Beriz Tucic, Wachmann.

© Thilo Rückeis

"Bei uns reißen sich die Mitarbeiter darum, zu arbeiten": Simon Rief, 30, Kino Delphi Lux

Zum ersten Mal verbringt Simon Rief Weihnachten nicht bei seiner Familie in München. Ganz bewusst. Denn im Delphi Lux am Zoo, dem neuesten Kino der Yorck-Gruppe, reißen sich die Mitarbeiter angeblich darum, Heiligabend zu arbeiten. „Nicht, um vor Weihnachten zu flüchten. Sie haben einfach Lust auf diese ganz besondere Stimmung“, sagt der Assistent der Theaterleitung. Die Atmosphäre sei einerseits festlich, mit Tannenbaum, Begrüßungssekt und weihnachtlicher Musik. Andererseits biete das Arthouse-Kino eine Alternative zum klassischen Weihnachtsabend: Am 24. läuft das ganz normale Programm, keine Sonderveranstaltung mit Sneak Preview und üppigem Buffet.

„Unsere Kinosäle werden dann zum Wohnzimmer“, erzählt Rief. „Es kommen Einzelpersonen, die einfach mit anderen Menschen in einem Raum sitzen möchten.“ Vielleicht, so mutmaßt er, auch jüdische oder muslimische Menschen, die Weihnachten nicht feiern. Um Mitternacht, wenn Rief Feierabend hat, entscheidet er spontan: Stößt er noch zur Weihnachtsfeier der Familie seiner Freundin hinzu oder verschiebt er das auf den nächsten Tag? Je nach Stimmung.

IHRE AUFGABE =
Geben Sie bitte den gesamten Textausschnitt über Heiligabend im Kino Delphi Lux wortgetreu wieder. Die anschließende Auflistung ist eigenständiges Material und gehört nicht zum Textausschnitt.

(Datensätze)
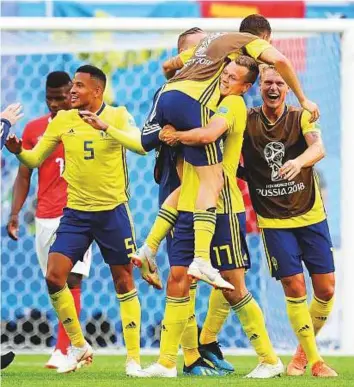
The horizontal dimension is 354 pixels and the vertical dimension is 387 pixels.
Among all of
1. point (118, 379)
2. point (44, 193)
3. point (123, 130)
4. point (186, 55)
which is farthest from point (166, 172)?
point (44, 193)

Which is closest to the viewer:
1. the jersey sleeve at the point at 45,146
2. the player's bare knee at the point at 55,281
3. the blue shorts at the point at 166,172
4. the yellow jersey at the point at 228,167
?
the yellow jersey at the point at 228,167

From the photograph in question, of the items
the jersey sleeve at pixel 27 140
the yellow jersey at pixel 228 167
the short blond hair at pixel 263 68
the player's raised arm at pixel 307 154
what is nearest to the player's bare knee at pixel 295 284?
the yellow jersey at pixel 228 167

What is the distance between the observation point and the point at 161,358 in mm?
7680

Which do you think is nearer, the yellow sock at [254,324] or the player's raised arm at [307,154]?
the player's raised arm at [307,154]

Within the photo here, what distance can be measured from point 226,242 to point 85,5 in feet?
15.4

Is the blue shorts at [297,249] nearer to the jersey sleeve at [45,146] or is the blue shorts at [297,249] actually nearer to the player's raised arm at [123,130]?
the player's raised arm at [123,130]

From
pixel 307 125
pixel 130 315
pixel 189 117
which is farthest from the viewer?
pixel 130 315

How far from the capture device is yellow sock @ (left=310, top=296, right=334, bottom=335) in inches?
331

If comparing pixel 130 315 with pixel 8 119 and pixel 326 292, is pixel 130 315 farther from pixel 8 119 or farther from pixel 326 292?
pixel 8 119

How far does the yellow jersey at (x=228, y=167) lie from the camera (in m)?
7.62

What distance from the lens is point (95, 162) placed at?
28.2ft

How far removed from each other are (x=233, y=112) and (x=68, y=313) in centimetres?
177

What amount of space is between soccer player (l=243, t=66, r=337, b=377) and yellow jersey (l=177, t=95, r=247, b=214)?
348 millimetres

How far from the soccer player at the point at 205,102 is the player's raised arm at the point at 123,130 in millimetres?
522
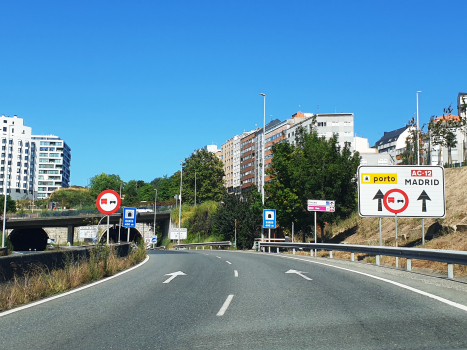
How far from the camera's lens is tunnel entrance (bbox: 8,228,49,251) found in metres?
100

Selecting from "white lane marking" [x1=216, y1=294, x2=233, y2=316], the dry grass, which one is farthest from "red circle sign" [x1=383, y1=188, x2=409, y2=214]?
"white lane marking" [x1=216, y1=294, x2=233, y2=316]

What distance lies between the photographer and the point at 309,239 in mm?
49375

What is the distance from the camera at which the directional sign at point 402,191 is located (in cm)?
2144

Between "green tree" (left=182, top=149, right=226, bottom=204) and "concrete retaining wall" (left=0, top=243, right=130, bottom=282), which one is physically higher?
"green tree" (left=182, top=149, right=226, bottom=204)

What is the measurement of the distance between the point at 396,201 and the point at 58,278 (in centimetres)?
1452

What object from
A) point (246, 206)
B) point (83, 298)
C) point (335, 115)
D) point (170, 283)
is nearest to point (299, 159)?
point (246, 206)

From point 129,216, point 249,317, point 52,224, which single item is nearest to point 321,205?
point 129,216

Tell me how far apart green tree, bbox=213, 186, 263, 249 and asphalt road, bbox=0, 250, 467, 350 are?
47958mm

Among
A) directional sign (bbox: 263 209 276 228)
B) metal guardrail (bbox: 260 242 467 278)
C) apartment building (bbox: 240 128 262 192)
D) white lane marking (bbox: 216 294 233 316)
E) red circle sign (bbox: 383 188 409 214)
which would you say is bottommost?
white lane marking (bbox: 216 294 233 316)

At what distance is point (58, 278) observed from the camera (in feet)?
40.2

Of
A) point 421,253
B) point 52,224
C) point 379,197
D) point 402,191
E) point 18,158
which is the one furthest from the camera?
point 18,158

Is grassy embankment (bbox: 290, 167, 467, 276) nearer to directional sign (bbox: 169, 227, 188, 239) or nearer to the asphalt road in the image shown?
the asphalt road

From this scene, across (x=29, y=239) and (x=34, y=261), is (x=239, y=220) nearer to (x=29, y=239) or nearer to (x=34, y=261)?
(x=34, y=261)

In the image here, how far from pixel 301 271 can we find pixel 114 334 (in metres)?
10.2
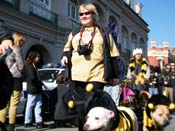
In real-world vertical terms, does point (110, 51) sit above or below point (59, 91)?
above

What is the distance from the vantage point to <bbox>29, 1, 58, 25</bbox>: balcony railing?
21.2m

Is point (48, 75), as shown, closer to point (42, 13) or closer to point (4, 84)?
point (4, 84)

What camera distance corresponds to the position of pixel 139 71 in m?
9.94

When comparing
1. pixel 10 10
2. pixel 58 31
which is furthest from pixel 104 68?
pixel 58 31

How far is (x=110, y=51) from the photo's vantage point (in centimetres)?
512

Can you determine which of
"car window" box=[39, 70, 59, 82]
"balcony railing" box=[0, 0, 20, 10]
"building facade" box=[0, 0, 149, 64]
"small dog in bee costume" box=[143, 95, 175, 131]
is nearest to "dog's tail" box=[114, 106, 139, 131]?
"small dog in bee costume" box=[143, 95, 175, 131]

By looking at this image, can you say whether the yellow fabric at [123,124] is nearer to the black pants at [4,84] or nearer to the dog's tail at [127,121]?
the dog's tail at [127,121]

SCHRIFTLICHE ANTWORT =
Beriz Tucic, Wachmann.

© Thilo Rückeis

"Bei uns reißen sich die Mitarbeiter darum, zu arbeiten": Simon Rief, 30, Kino Delphi Lux

Zum ersten Mal verbringt Simon Rief Weihnachten nicht bei seiner Familie in München. Ganz bewusst. Denn im Delphi Lux am Zoo, dem neuesten Kino der Yorck-Gruppe, reißen sich die Mitarbeiter angeblich darum, Heiligabend zu arbeiten. „Nicht, um vor Weihnachten zu flüchten. Sie haben einfach Lust auf diese ganz besondere Stimmung“, sagt der Assistent der Theaterleitung. Die Atmosphäre sei einerseits festlich, mit Tannenbaum, Begrüßungssekt und weihnachtlicher Musik. Andererseits biete das Arthouse-Kino eine Alternative zum klassischen Weihnachtsabend: Am 24. läuft das ganz normale Programm, keine Sonderveranstaltung mit Sneak Preview und üppigem Buffet.

„Unsere Kinosäle werden dann zum Wohnzimmer“, erzählt Rief. „Es kommen Einzelpersonen, die einfach mit anderen Menschen in einem Raum sitzen möchten.“ Vielleicht, so mutmaßt er, auch jüdische oder muslimische Menschen, die Weihnachten nicht feiern. Um Mitternacht, wenn Rief Feierabend hat, entscheidet er spontan: Stößt er noch zur Weihnachtsfeier der Familie seiner Freundin hinzu oder verschiebt er das auf den nächsten Tag? Je nach Stimmung.